This (di­vorced)

Life

The Weekend Australian - Review - - Lifelines - Leanne Sa­muel

I AM di­vorced, a refugee from one of the sta­tis­ti­cal one in three mar­riages that ends badly. And to fur­ther im­press the sta­tis­tics geeks, my par­ents are also di­vorced. Peo­ple like me aren’t rare any more. Ev­ery­one has their own ex­pe­ri­ences to share on the theme of bro­ken homes. If you are read­ing this in a group, I guar­an­tee there will be more than one per­son from a sim­i­lar sit­u­a­tion.

The lit­er­a­ture tells us about the harm di­vorce does to chil­dren and the long-term ef­fects of fam­ily break­down, the preva­lence of in­se­cu­rity and poor self-es­teem . . . the list goes on and on. Few ac­knowl­edge the pos­i­tives. Yes: there are pos­i­tives.

My chil­dren have four par­ents, as­sorted step-broth­ers and five pairs of grand­par­ents. They have a plethora of aunts, un­cles, cousins and hon­orary fam­ily mem­bers. They have in­her­ited sev­eral new cir­cles of friends. If you ask them, my chil­dren say they feel lucky (OK, maybe partly from the ex­tra birth­day and Christ­mas presents) but they re­alise they are part of a won­der­ful repos­i­tory of wis­dom, life ex­pe­ri­ence and love. My chil­dren never strug­gle for some­one to talk to, to ask about their maths home­work, to lis­ten to their vi­o­lin prac­tice or to find out which bait works best for catch­ing trout. They have learned about chick­ens and bee­hives, foot­ball and fish­ing, com­put­ers and mo­tor­bikes. They un­der­stand shar­ing and tak­ing turns.

They speak the lan­guage of a tribe, of re­la­tion­ship, of con­nec­tion. They un­der­stand the word fam­ily can en­com­pass peo­ple out­side the tra­di­tional bi­o­log­i­cal ori­gin of the term. We have mums and dads and steps of each and broth­ers and step-broth­ers and nan­nies and pop­pas and pas and ma­mas and pop­pies and more nan­nies and helly and gig and aun­ties and un­cles and friends. And we call this un­wieldy con­struct our fam­ily. Let the ex­perts make of it what they will.

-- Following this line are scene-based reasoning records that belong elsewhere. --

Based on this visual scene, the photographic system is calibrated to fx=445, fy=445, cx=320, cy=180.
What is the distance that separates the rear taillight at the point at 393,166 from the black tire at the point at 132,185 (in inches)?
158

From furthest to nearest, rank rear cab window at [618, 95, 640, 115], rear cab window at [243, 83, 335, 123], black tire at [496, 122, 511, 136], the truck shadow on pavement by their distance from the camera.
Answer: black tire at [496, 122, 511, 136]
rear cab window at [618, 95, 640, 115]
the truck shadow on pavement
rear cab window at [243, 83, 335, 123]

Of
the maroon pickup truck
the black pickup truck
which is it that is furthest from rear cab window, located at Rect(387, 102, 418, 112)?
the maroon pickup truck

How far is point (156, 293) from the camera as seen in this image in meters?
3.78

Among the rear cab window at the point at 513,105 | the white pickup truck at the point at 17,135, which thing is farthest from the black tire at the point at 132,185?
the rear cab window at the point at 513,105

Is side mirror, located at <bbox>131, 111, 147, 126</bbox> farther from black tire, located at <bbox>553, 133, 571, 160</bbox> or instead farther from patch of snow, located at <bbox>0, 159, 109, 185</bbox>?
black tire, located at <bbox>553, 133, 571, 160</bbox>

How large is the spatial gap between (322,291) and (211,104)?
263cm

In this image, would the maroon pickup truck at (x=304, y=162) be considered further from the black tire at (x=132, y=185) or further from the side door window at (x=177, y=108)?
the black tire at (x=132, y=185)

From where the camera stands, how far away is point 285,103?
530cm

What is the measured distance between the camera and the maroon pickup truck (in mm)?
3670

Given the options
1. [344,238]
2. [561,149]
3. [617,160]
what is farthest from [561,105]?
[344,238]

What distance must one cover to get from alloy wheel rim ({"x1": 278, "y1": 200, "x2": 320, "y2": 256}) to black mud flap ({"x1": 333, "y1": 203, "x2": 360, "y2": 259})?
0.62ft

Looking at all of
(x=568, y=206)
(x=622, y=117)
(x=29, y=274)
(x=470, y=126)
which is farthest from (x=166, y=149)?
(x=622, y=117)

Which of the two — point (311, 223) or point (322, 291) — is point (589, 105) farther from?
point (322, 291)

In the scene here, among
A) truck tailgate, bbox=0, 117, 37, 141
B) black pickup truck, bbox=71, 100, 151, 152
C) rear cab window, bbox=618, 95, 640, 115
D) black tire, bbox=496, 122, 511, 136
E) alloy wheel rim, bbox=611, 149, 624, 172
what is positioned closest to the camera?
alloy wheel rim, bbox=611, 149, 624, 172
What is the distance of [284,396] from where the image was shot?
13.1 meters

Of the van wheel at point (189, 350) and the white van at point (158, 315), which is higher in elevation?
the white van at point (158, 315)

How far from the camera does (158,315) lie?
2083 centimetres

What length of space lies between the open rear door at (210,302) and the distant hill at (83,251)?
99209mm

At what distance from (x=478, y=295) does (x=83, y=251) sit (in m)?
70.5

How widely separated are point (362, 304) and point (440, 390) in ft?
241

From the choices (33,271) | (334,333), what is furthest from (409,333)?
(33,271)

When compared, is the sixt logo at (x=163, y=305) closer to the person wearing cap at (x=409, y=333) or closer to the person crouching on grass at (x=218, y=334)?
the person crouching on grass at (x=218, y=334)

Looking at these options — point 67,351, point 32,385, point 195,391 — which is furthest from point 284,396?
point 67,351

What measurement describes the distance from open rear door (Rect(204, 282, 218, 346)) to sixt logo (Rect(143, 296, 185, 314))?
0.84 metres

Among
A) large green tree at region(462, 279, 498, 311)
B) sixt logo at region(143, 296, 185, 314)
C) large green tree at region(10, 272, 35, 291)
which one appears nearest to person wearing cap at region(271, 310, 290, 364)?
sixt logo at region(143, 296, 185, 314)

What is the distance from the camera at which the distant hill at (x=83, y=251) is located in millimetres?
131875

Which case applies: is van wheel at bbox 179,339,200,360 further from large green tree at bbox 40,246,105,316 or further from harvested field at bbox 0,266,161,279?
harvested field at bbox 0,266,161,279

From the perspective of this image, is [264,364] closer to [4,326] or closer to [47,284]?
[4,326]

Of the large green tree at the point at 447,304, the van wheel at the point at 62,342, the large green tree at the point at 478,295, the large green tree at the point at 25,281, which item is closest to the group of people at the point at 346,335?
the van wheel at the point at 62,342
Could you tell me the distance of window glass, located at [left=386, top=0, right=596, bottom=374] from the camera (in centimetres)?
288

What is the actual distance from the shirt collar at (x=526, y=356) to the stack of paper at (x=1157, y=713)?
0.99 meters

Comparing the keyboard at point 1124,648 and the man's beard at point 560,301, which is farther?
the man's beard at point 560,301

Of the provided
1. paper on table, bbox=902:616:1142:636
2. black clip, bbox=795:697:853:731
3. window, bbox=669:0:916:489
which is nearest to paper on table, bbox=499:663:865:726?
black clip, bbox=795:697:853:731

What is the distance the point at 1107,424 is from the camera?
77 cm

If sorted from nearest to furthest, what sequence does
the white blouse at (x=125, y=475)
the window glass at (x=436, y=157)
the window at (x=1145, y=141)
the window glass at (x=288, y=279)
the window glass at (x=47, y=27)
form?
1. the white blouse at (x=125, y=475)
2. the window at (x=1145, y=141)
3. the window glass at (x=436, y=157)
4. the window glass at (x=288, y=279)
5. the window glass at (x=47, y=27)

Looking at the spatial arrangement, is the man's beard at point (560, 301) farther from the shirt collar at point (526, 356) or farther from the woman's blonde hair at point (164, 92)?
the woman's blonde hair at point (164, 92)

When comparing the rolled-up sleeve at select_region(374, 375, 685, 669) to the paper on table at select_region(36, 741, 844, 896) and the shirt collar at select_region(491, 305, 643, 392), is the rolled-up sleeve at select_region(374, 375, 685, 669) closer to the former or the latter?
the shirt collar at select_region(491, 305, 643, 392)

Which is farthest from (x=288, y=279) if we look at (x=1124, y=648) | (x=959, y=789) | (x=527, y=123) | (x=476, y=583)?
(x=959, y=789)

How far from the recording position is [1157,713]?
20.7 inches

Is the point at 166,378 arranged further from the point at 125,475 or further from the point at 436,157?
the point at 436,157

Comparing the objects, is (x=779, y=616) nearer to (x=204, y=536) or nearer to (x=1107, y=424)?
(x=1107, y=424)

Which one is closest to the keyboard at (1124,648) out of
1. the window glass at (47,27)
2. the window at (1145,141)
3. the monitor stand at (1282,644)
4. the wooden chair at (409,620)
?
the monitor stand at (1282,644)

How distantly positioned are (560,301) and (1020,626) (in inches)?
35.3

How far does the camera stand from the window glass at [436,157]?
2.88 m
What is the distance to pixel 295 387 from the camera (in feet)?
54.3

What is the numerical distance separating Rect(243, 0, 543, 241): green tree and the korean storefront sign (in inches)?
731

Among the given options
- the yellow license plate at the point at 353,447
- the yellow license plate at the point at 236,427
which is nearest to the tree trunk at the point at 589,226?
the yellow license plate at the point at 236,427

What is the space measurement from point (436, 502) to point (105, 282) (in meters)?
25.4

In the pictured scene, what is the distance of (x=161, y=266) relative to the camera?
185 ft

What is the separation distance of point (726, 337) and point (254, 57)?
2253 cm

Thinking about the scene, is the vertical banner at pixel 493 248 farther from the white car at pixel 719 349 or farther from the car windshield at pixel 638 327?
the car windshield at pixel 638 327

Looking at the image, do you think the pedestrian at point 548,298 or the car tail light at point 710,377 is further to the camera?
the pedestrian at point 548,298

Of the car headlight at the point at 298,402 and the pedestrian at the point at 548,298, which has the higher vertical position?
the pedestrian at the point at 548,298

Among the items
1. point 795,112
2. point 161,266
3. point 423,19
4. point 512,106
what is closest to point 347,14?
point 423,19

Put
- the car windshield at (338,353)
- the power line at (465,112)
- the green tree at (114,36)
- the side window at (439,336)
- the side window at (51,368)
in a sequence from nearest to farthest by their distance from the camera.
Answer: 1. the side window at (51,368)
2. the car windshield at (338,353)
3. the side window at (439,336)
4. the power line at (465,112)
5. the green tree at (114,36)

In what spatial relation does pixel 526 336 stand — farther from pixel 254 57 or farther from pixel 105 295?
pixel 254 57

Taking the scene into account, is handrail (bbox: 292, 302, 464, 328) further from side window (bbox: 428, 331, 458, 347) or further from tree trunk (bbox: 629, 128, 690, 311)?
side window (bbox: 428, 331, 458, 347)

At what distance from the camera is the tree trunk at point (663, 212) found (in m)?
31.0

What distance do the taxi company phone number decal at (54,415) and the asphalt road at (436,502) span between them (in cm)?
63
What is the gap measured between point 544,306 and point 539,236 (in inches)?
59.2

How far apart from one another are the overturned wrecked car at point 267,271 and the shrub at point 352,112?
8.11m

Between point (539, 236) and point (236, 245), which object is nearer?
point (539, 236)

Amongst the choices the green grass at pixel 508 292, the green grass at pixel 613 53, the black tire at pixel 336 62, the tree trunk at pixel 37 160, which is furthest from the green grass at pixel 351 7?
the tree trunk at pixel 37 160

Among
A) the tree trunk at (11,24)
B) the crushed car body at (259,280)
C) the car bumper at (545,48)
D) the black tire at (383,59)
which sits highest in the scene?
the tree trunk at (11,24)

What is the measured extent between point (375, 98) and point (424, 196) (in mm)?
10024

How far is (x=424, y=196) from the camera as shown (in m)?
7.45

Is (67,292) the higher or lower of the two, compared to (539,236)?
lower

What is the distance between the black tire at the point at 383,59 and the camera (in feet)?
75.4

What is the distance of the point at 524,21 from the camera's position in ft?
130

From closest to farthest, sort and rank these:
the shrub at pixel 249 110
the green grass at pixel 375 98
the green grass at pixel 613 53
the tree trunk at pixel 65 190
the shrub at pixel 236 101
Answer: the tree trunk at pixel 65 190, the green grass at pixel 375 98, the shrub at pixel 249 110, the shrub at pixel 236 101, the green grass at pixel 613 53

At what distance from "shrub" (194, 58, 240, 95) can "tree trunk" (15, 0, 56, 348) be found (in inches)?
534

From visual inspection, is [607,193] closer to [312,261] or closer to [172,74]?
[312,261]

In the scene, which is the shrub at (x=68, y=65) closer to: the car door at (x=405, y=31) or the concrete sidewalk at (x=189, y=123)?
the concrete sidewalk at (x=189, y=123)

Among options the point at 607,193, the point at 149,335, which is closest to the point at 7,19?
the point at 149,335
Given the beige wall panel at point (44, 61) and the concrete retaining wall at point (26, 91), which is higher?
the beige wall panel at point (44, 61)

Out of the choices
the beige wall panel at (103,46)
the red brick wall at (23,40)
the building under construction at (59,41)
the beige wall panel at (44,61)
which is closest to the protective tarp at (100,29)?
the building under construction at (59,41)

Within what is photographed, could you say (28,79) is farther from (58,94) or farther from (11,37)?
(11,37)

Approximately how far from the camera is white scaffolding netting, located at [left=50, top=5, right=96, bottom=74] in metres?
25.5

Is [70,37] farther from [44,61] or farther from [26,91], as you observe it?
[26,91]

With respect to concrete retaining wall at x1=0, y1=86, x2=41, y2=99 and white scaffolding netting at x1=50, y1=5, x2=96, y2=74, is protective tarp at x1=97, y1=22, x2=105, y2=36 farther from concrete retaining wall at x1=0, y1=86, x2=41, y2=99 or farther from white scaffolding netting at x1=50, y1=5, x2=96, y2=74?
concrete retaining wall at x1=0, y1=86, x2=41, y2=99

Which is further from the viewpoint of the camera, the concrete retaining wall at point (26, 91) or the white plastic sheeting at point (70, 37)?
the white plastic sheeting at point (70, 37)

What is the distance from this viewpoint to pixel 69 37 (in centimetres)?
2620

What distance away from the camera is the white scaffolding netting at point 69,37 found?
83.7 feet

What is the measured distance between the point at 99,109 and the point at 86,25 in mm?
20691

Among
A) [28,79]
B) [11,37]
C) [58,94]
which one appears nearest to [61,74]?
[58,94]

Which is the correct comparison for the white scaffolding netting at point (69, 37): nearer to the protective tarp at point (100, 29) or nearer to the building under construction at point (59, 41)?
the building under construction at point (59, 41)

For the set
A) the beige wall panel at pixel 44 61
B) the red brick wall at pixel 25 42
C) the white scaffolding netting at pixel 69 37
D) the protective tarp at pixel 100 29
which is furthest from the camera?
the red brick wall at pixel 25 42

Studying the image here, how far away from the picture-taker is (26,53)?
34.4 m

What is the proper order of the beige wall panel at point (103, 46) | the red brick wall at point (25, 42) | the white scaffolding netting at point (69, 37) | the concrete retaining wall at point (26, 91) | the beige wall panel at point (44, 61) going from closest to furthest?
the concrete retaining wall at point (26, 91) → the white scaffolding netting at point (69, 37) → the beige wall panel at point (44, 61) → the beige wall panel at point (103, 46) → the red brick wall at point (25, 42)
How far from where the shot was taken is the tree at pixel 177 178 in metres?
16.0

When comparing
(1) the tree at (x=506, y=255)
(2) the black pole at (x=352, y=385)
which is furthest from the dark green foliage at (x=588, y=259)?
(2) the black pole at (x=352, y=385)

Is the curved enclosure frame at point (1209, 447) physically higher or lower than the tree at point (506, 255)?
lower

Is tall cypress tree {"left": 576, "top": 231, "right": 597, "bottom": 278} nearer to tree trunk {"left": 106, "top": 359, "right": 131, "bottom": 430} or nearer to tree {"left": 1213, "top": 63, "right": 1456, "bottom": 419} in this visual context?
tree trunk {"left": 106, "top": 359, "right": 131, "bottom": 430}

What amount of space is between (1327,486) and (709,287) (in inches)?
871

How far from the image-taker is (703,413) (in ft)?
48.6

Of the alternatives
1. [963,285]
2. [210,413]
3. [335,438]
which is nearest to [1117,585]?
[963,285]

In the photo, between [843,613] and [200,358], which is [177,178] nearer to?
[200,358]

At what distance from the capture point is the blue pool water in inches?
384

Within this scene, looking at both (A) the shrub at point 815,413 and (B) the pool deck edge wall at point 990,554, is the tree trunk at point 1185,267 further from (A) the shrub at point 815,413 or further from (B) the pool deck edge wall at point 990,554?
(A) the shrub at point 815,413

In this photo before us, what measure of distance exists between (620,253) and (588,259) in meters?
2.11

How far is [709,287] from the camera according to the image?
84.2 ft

And they’re partly right; it’s not per­fect. There are con­flicts and bouts of jeal­ousy, times when our shar­ing skills are chal­lenged and times when we wish we lived alone on a hill (we are hu­man, af­ter all). The over­whelm­ing emo­tion, though, is love. My chil­dren know they are spe­cial, be­cause so many peo­ple love them and tell them so. They know they are part of some­thing strong and en­dur­ing, re­gard­less of what you call it.

Our fam­ily is a strangely beau­ti­ful set of per­son­al­i­ties. My chil­dren know about re­spect and ac­cep­tance, as the peo­ple who make up their fam­ily come from a range of back­grounds, faiths and cul­tures. My kids don’t need to learn about mul­ti­cul­tur­al­ism and tol­er­ance at school — we are our own di­verse com­mu­nity. So, ex­perts be damned. In our eyes it’s the love that ties its mem­bers to­gether that counts. Of all the lessons my chil­dren will learn in their com­plex lives, I most want them to carry this one into the world.